There is no doubt that physical activity is good for the mind, body and soul. Therefore, it comes as no surprise that there are several, far-reaching benefits of exercise for addiction recovery.
Generally speaking, exercise can help improve our overall health by significantly reducing the risk of developing serious metabolic and heart related diseases.
However, how can exercise help individuals who are recovering from addiction?
Apart from the obvious physical benefits of exercise, there are also several mental, emotional and spiritual benefits that one can enjoy from being physically active.
The connection between exercise and addiction recovery lies in the fact that any person who is recovering from substance abuse is undergoing several, extreme changes and adjustments both physically and mentally.
Although the long-term benefits of sobriety are evident, the present moment of these changes can make a normal day feel unbearable for someone in recovery.
Below we discuss 4 major benefits of exercise for addiction recovery.
It’s almost paradoxical, but using our energy to exercise will reward us with more energy.
As our fitness levels increase, we find daily activities and tasks much easier to complete.
During recovery, we no longer have our substance of choice as the crutch which helps us through the day. So, we re-learn that the demands of daily life can be taxing.
However, with high energy levels and increased endorphins that come with regular exercise, we overcome these challenges with more ease.

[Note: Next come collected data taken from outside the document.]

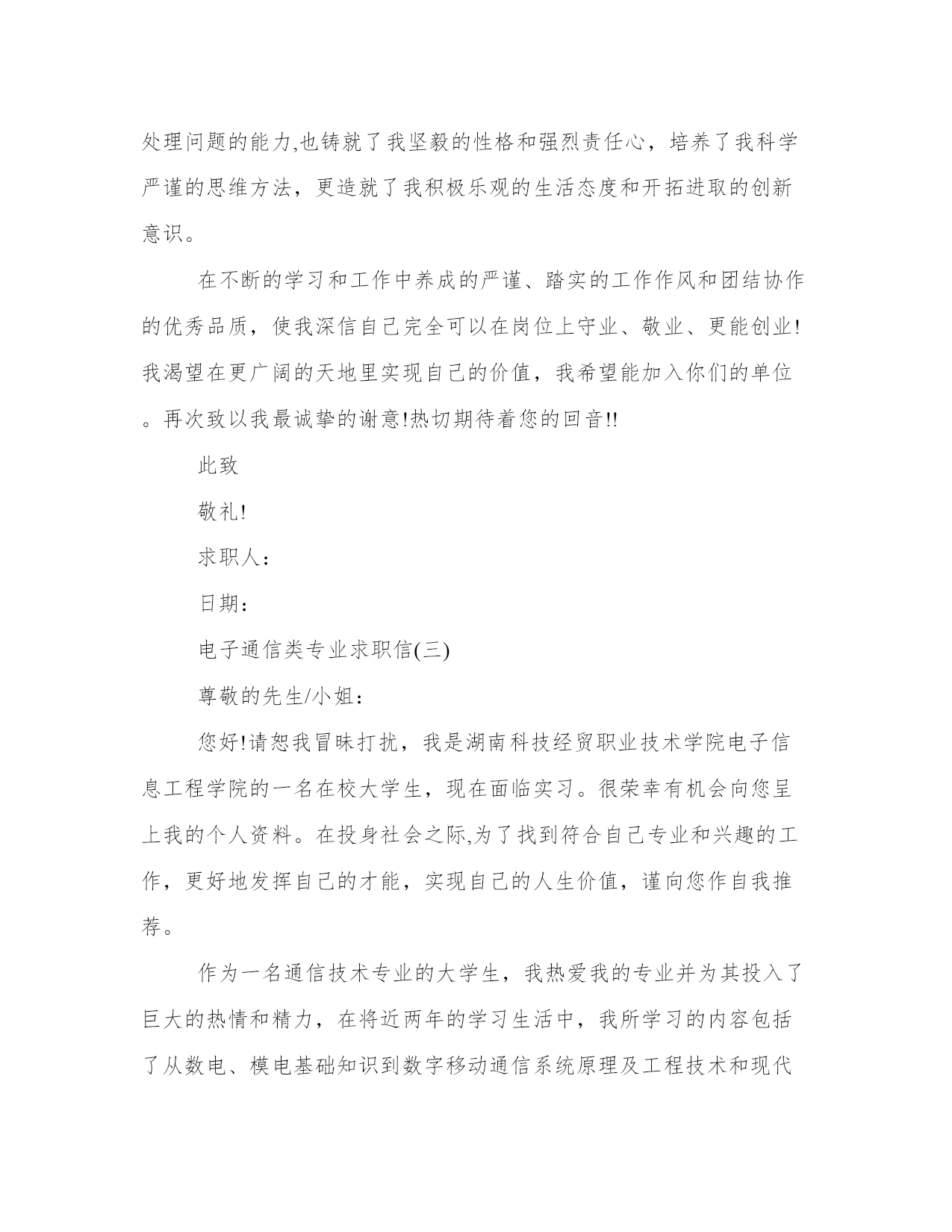 处理问题的能力,也铸就了我坚毅的性格和强烈责任心，培养了我科学严谨的思维方法，更造就了我积极乐观的生活态度和开拓进取的创新意识。

在不断的学习和工作中养成的严谨、踏实的工作作风和团结协作的优秀品质，使我深信自己完全可以在岗位上守业、敬业、更能创业!我渴望在更广阔的天地里实现自己的价值，我希望能加入你们的单位。再次致以我最诚挚的谢意!热切期待着您的回音!!

此致

敬礼!

求职人：

日期：

电子通信类专业求职信(三)

尊敬的先生/小姐：

您好!请恕我冒昧打扰，我是湖南科技经贸职业技术学院电子信息工程学院的一名在校大学生，现在面临实习。很荣幸有机会向您呈上我的个人资料。在投身社会之际,为了找到符合自己专业和兴趣的工作，更好地发挥自己的才能，实现自己的人生价值，谨向您作自我推荐。

作为一名通信技术专业的大学生，我热爱我的专业并为其投入了巨大的热情和精力，在将近两年的学习生活中，我所学习的内容包括了从数电、模电基础知识到数字移动通信系统原理及工程技术和现代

While the body adjusts to a life of sobriety, our sleeping pattern may be significantly impacted. This may mean that we are either overly tired, having naps during the day or that we are unable to fall asleep or remain sleeping for long enough to feel rested.
Erratic sleeping patterns can cause us to feel lethargic and extremely low on energy which in turn can promote feelings of depression. It’s now clear that having a healthy sleeping pattern is a key part of addiction recovery.
By regulating important, normal bodily functions, exercise plays a major role in contributing to a healthy sleeping pattern.
Exercise helps increase the production of endorphins which are responsible for making us feel positive.
Both high intensity exercise such as running or cardio workouts and low intensity exercise such as yoga or walking are hugely beneficial for reducing stress.
With stress being a major trigger factor for many people in recovery, it’s vital that it’s managed in a healthy manner to avoid the risk of relapse.
With enough rest, we can wake up feeling energised and mentally alert, ready to embrace the day and all the challenges that may come with it.
When in recovery, our mood is likely to fluctuate; some days more dramatically than others.
A fluctuating mood can have a negative impact on the recovery process, as we can easily find ourselves lacking in motivation or falling into feelings of depression.
However, thanks to the endorphins released in the brain during exercise, when we engage in just 30 minutes of physical activity a day, our overall mood will stabilise and improve.